The partners plan to develop a replicable model that could be used throughout the state and SoCalGas service territory that includes Orange County, where the initial program is to be focused in Huntington Beach.

Like a proposal rolled out earlier this month in Northern California by Pacific Gas and Electric Co. in Oakland, the SoCalGas-CEC effort is envisioning an mix that de-emphasizes traditional natural gas in favor of diverse energy options, including solar, wind and renewable natural gas (RNG).

“It will also consider the capability of storing wind- and solar-generated energy with power-to-gas technology,” a SoCalGas spokesperson said.

SoCalGas is co-funding ($150,000) the effort with the CEC, drawing on the expertise of the advanced power/energy program at UCI.

The Advanced Energy Community approach “will serve as a guide for future policy and planning in California to keep our energy system sustainable and make a difference in our clean energy future,” said SoCalGas Vice President Lisa Alexander, who handles customer solutions and communications.

UCI’s Jack Brouwer, associate director, said the initiative is intended to improve quality of life while reducing costs and emissions in a given community.

The proposed power-to-gas technology to be applied would convert surplus energy from solar panels or wind farms into hydrogen that ultimately could be blended with traditional natural gas and used for homes to electric generation. Renewable hydrogen could be used in fuel cell vehicles or converted to methane for use in the existing SoCalGas natural gas pipeline and storage system.
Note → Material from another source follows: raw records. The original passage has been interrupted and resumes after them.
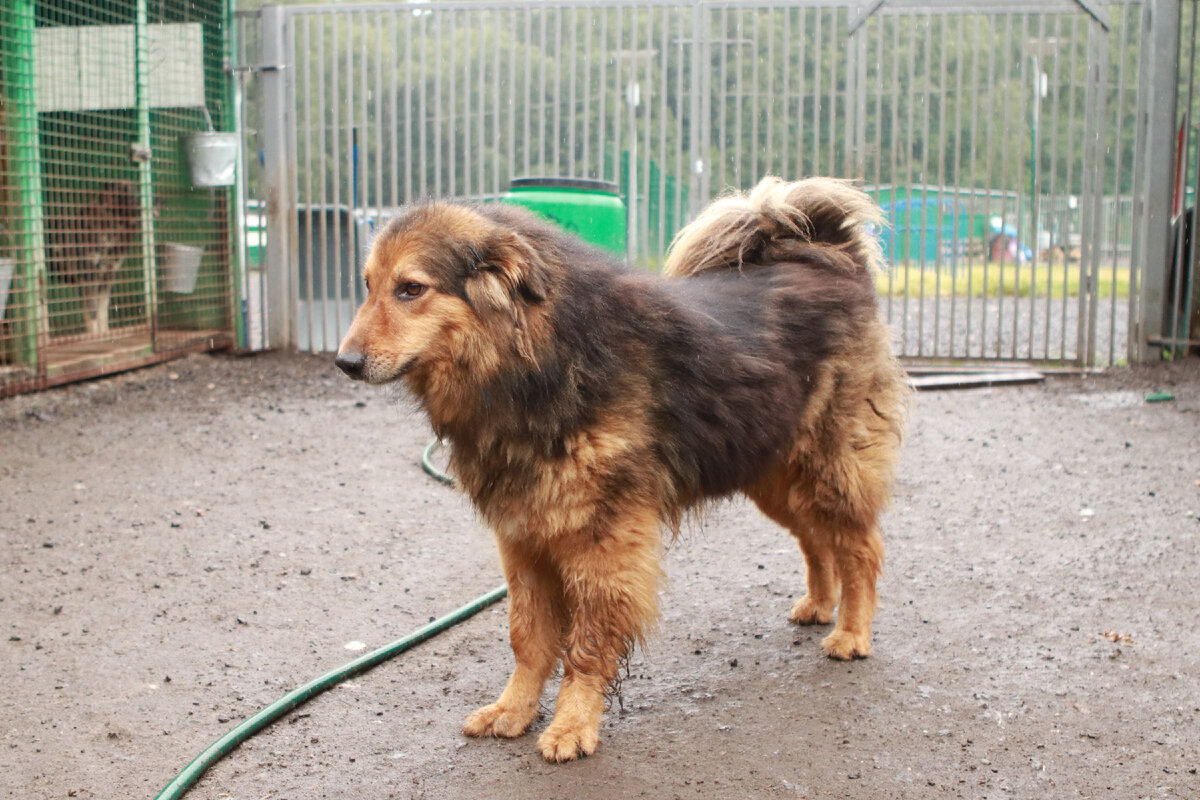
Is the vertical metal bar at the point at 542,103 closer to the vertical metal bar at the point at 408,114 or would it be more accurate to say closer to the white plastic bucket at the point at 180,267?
the vertical metal bar at the point at 408,114

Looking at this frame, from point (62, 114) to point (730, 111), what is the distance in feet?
19.2

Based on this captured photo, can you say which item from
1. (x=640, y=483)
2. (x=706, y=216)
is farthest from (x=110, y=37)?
(x=640, y=483)

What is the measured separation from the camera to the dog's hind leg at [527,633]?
349 centimetres

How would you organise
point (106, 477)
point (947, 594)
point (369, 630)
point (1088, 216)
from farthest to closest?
point (1088, 216) < point (106, 477) < point (947, 594) < point (369, 630)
“The conversion of renewable electricity to gas enables long-term monthly or seasonal storage of large amounts of carbon-free power,” said the SoCalGas spokesperson. The Sempra Energy utility began a pilot project with UCI last year, which “successfully demonstrated the use of power-to-gas technology to use excess solar-generated electricity on the university’s campus.”

SoCalGas also has carried out a series of demonstration projects with the U.S. Department of Energy’s National Renewable Energy Laboratory (NREL) and the industry-backed National Fuel Cell Research Center to convert renewable-based electricity into natural gas for storage.
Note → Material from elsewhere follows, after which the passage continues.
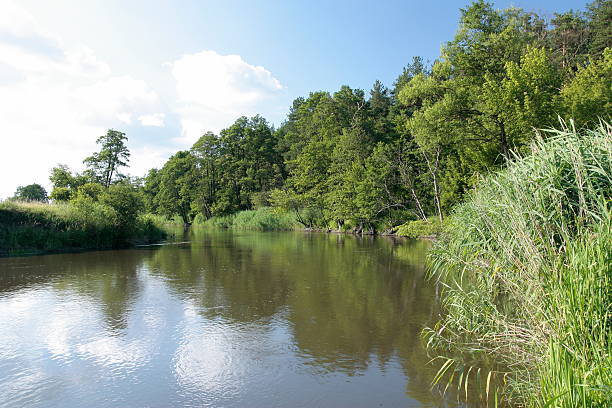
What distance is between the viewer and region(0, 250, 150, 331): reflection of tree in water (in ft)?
36.2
In November, SoCalGas also said it had installed a bioreactor system to test power-to-gas technology at NREL in Colorado. The upcoming first-of-its-kind pilot project is assessing the longer term viability of energy storage, which could be key to California meeting ambitious carbon emission reduction goals.

SoCalGas also cited a study published earlier this year by the Lawrence Berkeley National Laboratory, which concluded that by 2025 an estimated 3,300-7,800 GWh of excess solar and wind generation would be curtailed in California. The study found that if all of that excess power was converted to methane, there would be enough RNG to heat or provide electricity to thousands of homes.